[Extract to read Boundary: Start]

# Acorn Windows are HORRIBLE - Aluminum



## SmittyNYUSA

I have (ugh!) Acorn aluminum single hung windows. Many have broken glass. Acorn is out of business, which is good cuz their windows SUCK!

They have a "thermal break" which works very badly or not at all. I get heavy frost and condensation inside the window when it's cold outside. 

Did a search and didn't see anything on Acorn on DIY so I thought I would add this to the knowledge base.

The upper unit in single hung can't even be removed.

I am looking into replacements. I can't beleive the prices have gone up so much in 13 years!

SmittyNYUSA


----------



## Melendez

*I agree - Acorn Atherm Windows suck!*

We have the same problems with our Acorn Atherm slider windows. Our master bedroom is 10 degrees colder than the rest of the house, and condensation builds on the windows so bad that mold and mildew grows on the walls in the winter and spring. I'm glad to know they are out of business. We didn't buy them, but we bought our house 3 years ago, and it's time for them to go!


----------



## DangerMouse

Here's an idea.... write down the needed sizes and call around to builders/window suppliers in your area and ask if they have any mis-measured windows 'out back'. I got 14 brand new windows for my home for under $800 this way. Of course, I framed and installed them all myself, but you may be able to find exactly what you need if you take a few minutes to call around. 

My sidelite windows for my front door cost me $15.00 for the pair (brand new in the box) at a yard sale.

Good Luck Hunting!

DM


----------



## mrgins

DangerMouse said:


> Here's an idea.... write down the needed sizes and call around to builders/window suppliers in your area and ask if they have any mis-measured windows 'out back'. I got 14 brand new windows for my home for under $800 this way. Of course, I framed and installed them all myself, but you may be able to find exactly what you need if you take a few minutes to call around.
> 
> My sidelite windows for my front door cost me $15.00 for the pair (brand new in the box) at a yard sale.
> 
> Good Luck Hunting!
> 
> DM


Thats a great deal, DM. You must have hit it just right.


----------



## polychrome

*Those windows were fairly well made...*

Gee,
If yours are Acorn from the UK, a company still in business, then this reply is unrelated to your windows. If Acorn/A-Therm from the USA then read on...

My A-therm windows are 34 years old, and they haven't failed. Acorn/A-therm failed more than 20 years ago, so your windows are probably older than you think. At 34 years almost 1/2 of my sealed insulated glazing units have had to be replaced but half alive at 34 years is very good for sealed thermal units, the single sealed stuff from china at the big box stores is will all fog and fail within 15 years. (BTW Acorn Homes is still in business, but they didn't make windows they bought their windows from Wabash (now defunct) until the 80's then Pella. )

Broken glass is easily replaced. The glazing units are all 5/8 thick (3/8" space 2 x 1/8" glass). If you will live there a while you want double sealed edges. Low E glass and Argon fill are up to you. After removing the panels you can disassemble them at the corners, or let the local glass company do it all. You will probably find the seal pile (brush, fuzzies, etc) are worn or full of gunk and should also be replaced. the vinyl channel the glazing units are wrapped with should be changed when the glass unit is replaced. The steel screws that hold the fixed panels will have corroded to nothing, and should be replaced with same size aluminum or stainless steel screws from your local hardware store. The rollers can be best lubed with white lithium spray grease from an auto parts store, and any that don't roll or wobble should be replaced. Most hordware stores have rollers and some big box stores do too.

[Extract to read Boundary: End]
[Source data Boundary: Start]

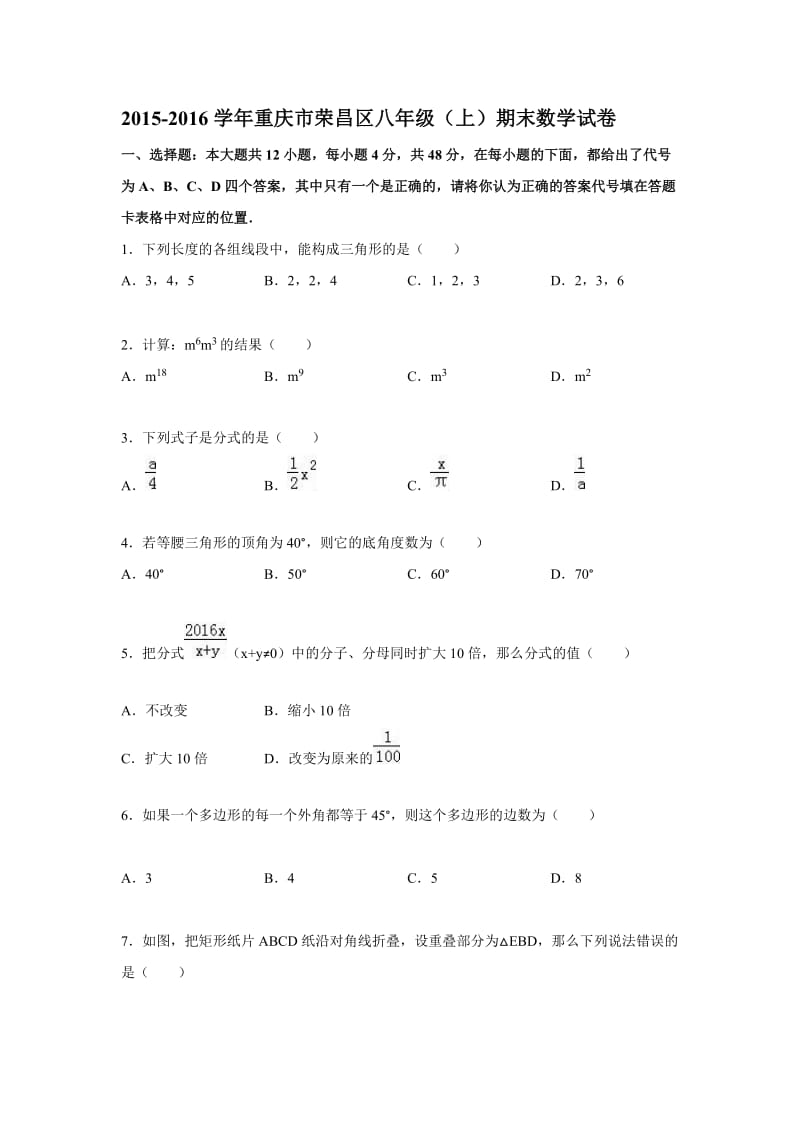 2015-2016学年重庆市荣昌区八年级上期末数学试卷含答案解析.doc_第1页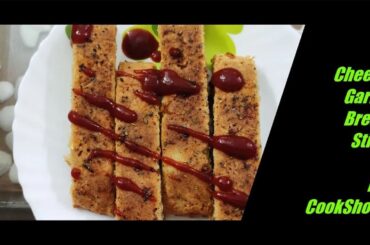 Cheesy Garlic Bread Stick #Atta #WholeWheat #Homemade #Healthy #NoMaida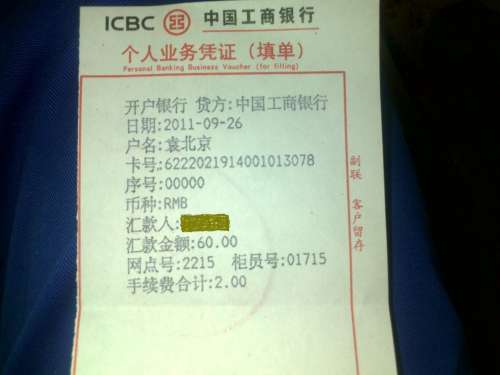 20110926310.jpg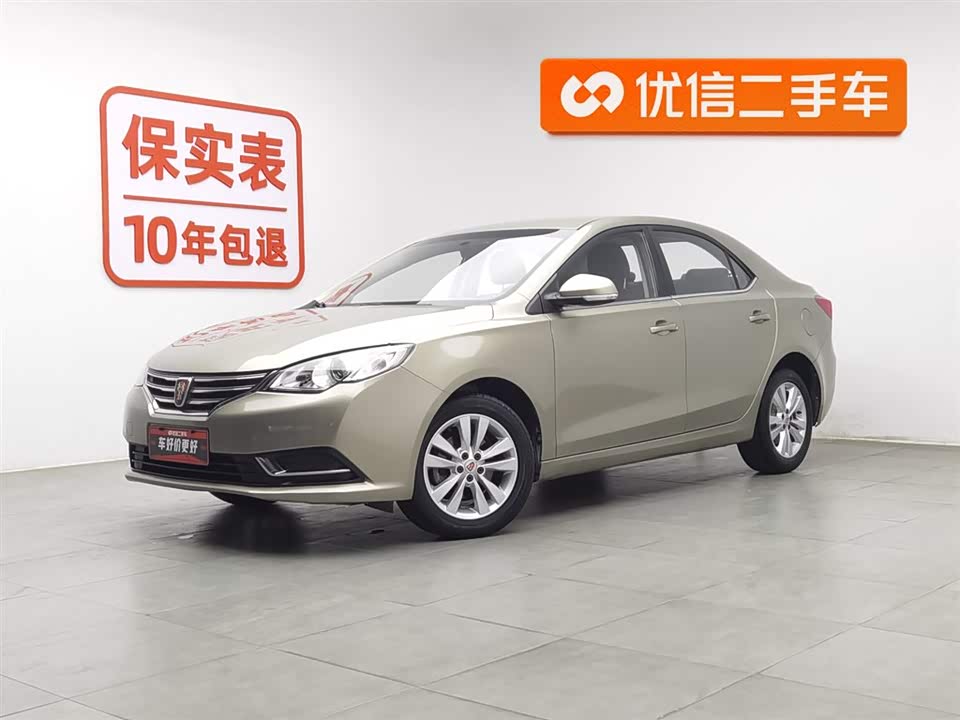 Roewe 360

[Source data Boundary: End]

● Assigned task 1:
In the thread about Acorn windows, how much did DangerMouse pay for 14 brand new windows?
● Assigned task 2:
Print the part of the thread about Acorn windows between "## SmittyNYUSA" and "in 13 years!", inclusive.

● Answer space 1:
Under $800.

● Answer space 2:
## SmittyNYUSA

I have (ugh!) Acorn aluminum single hung windows. Many have broken glass. Acorn is out of business, which is good cuz their windows SUCK!

They have a "thermal break" which works very badly or not at all. I get heavy frost and condensation inside the window when it's cold outside. 

Did a search and didn't see anything on Acorn on DIY so I thought I would add this to the knowledge base.

The upper unit in single hung can't even be removed.

I am looking into replacements. I can't beleive the prices have gone up so much in 13 years!